In small isolated towns where gas grid is economically not the answer, Syn Gas plants are installed to the local gas grid. The customers are charged according to the gas they consume and the local LPG reservoir is replenished through large 20 MT LPG bowsers. A Syn Gas plant is successfully working in Gawadar and more are planned for Zhob, Pishin and other cities in Balochistan and northern areas of Pakistan. Such town gas projects would have endless uses in Pakistan. It could help stem the deforestation of parts of northern NWFP and Kashmir where wood is the basic fuel.
The use of LPG as an automotive fuel has arrived fairly late in Pakistan. It has been illegally used in small commercial vehicles, like taxis, three wheelers and small pick up trucks but was officially approved only a couple of years ago. The first LPG filling station is yet to start operations. In our quest to use over-subsidised natural gas as auto fuel, we have overlooked the 15 million or so vehicles running on LPG autogas. The government has recently decided to ply around 10,000 buses in five large cities on natural gas, without a thought that gas load shedding is a reality for at least five months year. A single Compressed Natural Gas (CNG) buses running 300 kms a day would consume gas equivalent to about 19 households. LPG give them the answer to their problems. There are around 500 LPG buses in Vienna running for the past 30 years. Tokyo has 90,000 taxis and there a couple of thousand buses in the city of Guandong in China. LPG could share the load with natural gas with almost negligible particulate and carbon emissions. Imagine how LPG buses in Lahore would contribute to solving its pollution problems.
Natural gas extraction provides 60% of the world's LPG while the remaining comes from fractional distillation of crude oil. Industry estimates speak of uninterrupted LPG supplies for next fifty years or so. In Pakistan where 55% of power is generated by natural gas, LPG could ease off the situation, leaving more natural gas for use as feedstock in the production of fertilisers. Stand alone power plants running on LPG or Syn Gas could well be the answer to the power crises. In view of the transportability of LPG over natural gas, it could be taken anywhere by road and stored in large tanks. Its gas and liquid properties gives it the necessary ability as a very versatile fuel.

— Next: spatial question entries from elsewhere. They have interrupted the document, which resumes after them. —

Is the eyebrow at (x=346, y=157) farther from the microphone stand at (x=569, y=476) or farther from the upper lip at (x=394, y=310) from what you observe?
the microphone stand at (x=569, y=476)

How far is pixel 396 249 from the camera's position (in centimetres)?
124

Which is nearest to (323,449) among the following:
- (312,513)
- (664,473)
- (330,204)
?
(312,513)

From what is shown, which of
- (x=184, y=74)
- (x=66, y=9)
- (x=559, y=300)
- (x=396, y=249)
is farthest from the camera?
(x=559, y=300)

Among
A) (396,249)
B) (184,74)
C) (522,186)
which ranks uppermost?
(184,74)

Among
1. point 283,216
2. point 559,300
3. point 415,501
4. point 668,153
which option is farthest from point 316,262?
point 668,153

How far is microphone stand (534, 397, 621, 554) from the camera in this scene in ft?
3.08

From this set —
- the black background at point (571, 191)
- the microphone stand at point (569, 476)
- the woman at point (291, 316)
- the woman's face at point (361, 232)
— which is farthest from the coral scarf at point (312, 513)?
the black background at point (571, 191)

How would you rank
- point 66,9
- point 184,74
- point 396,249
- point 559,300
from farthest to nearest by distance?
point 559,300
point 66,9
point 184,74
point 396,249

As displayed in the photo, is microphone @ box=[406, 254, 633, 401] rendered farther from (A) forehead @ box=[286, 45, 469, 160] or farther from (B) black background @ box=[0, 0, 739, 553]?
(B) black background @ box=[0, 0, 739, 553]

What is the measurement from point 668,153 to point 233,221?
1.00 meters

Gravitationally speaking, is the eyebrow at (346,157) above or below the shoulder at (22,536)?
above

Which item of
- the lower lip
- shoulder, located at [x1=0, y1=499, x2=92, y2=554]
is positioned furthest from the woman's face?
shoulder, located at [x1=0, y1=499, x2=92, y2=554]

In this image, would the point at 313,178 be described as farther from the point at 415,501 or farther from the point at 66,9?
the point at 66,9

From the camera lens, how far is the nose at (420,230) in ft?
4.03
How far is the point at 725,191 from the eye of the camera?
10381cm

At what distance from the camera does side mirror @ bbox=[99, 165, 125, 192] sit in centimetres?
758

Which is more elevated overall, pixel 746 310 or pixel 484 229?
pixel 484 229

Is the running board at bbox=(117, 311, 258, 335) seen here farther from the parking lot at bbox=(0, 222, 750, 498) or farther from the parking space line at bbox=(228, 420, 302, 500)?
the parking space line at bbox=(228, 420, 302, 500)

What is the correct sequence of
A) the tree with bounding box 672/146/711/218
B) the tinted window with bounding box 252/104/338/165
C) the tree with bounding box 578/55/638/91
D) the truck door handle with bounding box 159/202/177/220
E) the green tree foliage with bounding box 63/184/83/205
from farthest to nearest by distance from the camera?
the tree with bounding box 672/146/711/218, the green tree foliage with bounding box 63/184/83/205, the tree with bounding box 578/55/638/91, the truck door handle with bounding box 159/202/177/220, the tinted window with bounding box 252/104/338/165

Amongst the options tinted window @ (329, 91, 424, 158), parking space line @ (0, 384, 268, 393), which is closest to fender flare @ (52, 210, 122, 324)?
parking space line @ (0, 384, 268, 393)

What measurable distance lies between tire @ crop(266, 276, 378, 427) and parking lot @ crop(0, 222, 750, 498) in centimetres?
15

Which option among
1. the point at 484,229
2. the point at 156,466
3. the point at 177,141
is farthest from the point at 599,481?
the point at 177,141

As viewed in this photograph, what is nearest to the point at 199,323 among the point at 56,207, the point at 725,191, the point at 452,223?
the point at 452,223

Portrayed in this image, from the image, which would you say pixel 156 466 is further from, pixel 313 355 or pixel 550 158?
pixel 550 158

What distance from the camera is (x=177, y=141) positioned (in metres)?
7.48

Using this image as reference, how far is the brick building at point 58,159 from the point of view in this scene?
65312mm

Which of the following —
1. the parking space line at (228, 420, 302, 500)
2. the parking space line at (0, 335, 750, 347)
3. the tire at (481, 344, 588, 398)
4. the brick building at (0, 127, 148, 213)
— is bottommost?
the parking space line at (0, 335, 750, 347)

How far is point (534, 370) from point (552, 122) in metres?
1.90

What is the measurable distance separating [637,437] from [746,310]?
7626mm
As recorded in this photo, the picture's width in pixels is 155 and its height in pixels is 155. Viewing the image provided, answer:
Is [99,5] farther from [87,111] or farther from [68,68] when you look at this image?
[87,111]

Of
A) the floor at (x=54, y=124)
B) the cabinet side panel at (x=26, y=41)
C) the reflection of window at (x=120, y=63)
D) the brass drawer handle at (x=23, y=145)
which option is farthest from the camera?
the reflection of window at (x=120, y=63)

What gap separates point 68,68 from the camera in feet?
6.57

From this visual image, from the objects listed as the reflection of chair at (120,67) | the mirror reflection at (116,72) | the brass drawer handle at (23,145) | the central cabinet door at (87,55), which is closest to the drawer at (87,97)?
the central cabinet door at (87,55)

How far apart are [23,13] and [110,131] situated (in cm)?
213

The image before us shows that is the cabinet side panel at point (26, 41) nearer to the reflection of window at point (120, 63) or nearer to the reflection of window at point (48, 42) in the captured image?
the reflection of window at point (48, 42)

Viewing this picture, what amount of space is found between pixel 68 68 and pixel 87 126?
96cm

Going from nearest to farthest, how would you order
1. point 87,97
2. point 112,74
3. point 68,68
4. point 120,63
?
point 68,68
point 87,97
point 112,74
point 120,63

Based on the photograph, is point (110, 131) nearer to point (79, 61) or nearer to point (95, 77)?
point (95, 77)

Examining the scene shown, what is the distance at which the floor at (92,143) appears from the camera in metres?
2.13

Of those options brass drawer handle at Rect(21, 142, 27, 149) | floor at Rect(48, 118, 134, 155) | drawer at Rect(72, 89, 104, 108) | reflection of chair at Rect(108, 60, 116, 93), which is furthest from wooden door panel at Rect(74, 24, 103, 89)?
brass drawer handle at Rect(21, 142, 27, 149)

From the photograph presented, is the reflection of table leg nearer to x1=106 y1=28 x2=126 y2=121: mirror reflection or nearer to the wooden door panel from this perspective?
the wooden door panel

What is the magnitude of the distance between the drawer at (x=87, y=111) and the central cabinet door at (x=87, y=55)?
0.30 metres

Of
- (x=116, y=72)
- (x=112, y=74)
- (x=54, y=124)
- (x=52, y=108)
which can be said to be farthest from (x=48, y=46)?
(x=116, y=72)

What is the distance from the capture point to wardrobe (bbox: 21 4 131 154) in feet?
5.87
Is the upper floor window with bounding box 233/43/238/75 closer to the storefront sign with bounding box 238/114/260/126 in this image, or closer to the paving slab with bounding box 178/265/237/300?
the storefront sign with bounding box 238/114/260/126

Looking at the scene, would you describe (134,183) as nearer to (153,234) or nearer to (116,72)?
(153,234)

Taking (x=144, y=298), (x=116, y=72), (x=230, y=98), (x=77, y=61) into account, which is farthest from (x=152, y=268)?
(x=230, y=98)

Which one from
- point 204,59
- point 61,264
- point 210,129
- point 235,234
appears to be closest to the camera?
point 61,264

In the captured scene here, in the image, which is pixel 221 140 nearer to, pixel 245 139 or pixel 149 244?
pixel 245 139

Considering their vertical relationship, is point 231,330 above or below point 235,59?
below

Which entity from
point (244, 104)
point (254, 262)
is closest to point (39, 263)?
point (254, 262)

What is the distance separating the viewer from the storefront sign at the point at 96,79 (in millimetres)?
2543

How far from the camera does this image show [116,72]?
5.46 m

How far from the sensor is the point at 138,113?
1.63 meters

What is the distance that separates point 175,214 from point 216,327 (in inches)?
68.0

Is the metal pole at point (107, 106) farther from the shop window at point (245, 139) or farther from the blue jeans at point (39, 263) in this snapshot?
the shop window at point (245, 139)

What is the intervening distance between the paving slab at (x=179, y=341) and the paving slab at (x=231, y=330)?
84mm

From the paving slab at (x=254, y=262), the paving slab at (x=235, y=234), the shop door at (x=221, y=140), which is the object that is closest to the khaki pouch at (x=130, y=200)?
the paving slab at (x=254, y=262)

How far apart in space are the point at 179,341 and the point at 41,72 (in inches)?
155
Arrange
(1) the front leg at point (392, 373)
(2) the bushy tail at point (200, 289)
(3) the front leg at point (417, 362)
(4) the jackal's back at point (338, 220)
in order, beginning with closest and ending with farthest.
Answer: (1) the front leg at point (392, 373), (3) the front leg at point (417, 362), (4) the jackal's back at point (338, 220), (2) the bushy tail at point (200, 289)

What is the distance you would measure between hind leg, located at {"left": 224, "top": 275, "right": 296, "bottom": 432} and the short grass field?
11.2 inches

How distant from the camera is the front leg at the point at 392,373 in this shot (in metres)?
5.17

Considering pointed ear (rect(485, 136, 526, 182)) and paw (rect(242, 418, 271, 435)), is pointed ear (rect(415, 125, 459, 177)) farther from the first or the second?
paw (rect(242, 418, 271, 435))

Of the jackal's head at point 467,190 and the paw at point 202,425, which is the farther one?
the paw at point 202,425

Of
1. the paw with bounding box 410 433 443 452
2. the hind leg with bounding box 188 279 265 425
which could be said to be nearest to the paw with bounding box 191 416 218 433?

The wider industrial and commercial use of LPG would not limit its use in cooking and heating sectors. The use of LPG bottles in cooking both at home and in small cafes would cut down their reliance on natural gas. There are a series of motels on the M-2 motorway using medium size LPG tanks connected to a local gas network. They are successfully using it for cooking, space heating and in boilers. In certain countries, small and medium size LPG tanks are being used in mountainous areas, tourist resorts, camping sites, etc.
LPG as an alternate fuel gives us more choice in the use of existing hydrocarbons. It gives us the freedom of portability, wider use in different applications, both industrial and domestic. Its wider availability coupled with its environment friendly characteristics would last with us till we find we find a substitute for oil and gas.